New IPCC report shows land use is part of solution to climate change
Enlarge / Forest being cleared for palm oil cultivation. (credit: CIFOR / Flickr)
During the negotiations leading up to the 2015 Paris Agreement, nations agreed to reduce greenhouse gas emissions. But they also gave climate scientists some extra homework. In addition to the periodic IPCC reports assessing the latest in climate science, nations wanted some specific reports focused on topics that hadn't really been covered before. As some nations demanded a new and more stringent goal of limiting global warming to 1.5C rather than 2C, they needed a report on what that would take-and how much risk it could avoid.

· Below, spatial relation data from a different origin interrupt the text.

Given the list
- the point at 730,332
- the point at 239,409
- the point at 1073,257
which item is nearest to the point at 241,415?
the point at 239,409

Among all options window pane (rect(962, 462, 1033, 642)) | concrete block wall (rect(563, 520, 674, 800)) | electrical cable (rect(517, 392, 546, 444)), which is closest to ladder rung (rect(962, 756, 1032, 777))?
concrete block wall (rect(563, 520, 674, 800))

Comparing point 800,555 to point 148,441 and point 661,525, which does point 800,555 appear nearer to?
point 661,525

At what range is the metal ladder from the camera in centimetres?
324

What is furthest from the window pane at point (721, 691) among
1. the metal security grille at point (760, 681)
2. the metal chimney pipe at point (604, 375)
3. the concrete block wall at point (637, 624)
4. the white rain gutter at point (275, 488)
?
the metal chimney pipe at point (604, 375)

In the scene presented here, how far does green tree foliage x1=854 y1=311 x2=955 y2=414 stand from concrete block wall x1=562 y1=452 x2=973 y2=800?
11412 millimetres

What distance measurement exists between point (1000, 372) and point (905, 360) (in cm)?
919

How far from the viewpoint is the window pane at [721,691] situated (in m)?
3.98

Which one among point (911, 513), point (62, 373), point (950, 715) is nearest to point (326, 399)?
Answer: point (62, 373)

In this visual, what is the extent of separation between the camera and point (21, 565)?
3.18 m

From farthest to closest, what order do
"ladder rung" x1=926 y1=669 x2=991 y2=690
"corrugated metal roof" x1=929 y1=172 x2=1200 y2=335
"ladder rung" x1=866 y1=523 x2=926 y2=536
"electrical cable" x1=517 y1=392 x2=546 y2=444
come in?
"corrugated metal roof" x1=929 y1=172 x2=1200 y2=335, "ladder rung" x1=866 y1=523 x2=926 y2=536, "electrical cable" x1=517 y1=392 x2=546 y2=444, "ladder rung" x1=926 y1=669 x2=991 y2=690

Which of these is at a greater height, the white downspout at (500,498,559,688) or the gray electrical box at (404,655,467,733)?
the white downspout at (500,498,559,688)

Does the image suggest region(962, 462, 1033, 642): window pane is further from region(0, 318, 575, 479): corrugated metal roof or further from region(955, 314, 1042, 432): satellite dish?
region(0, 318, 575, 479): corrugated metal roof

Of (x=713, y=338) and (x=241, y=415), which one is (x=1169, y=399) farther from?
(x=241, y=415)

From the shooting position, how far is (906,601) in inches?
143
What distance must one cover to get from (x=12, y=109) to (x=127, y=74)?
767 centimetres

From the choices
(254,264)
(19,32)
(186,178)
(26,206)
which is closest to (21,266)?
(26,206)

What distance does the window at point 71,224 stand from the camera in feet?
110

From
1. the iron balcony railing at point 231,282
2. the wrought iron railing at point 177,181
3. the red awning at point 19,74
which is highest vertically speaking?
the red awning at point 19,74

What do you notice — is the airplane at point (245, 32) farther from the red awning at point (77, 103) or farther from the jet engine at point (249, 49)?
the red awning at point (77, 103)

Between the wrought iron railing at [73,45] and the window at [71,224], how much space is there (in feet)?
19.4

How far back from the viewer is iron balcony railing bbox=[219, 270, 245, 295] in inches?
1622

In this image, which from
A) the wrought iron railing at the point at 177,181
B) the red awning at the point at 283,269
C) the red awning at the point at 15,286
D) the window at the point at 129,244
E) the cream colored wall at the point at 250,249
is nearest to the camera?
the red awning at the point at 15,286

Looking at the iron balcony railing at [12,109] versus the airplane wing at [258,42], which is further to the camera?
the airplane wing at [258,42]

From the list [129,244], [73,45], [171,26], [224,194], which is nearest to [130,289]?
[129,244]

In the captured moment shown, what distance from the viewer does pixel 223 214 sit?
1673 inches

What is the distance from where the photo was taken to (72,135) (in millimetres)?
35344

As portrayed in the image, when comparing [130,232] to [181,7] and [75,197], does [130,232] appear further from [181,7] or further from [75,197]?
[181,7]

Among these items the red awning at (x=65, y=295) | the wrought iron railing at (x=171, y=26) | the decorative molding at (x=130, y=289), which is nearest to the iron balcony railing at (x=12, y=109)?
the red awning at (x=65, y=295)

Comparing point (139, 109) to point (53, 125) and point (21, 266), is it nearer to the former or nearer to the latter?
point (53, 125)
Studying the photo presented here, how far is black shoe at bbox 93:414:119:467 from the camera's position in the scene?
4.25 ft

Today saw the release of another report, this one focused on land use. The report is the result of volunteered efforts of 107 scientists from 52 countries, referencing research from some 7,000 studies. It covers the ways that human agriculture, forestry, and land use contributes to climate change, the way climate change is impacting these activities, and what we can do about both of those things.
Human land use contributes almost a quarter of our current greenhouse gas emissions. Clearing forests takes the carbon in the vegetation and adds it to the atmosphere as CO2. Farming can also result in a release of carbon as CO2, nitrous oxide from fertilizer, and methane from (primarily) livestock and rice paddies.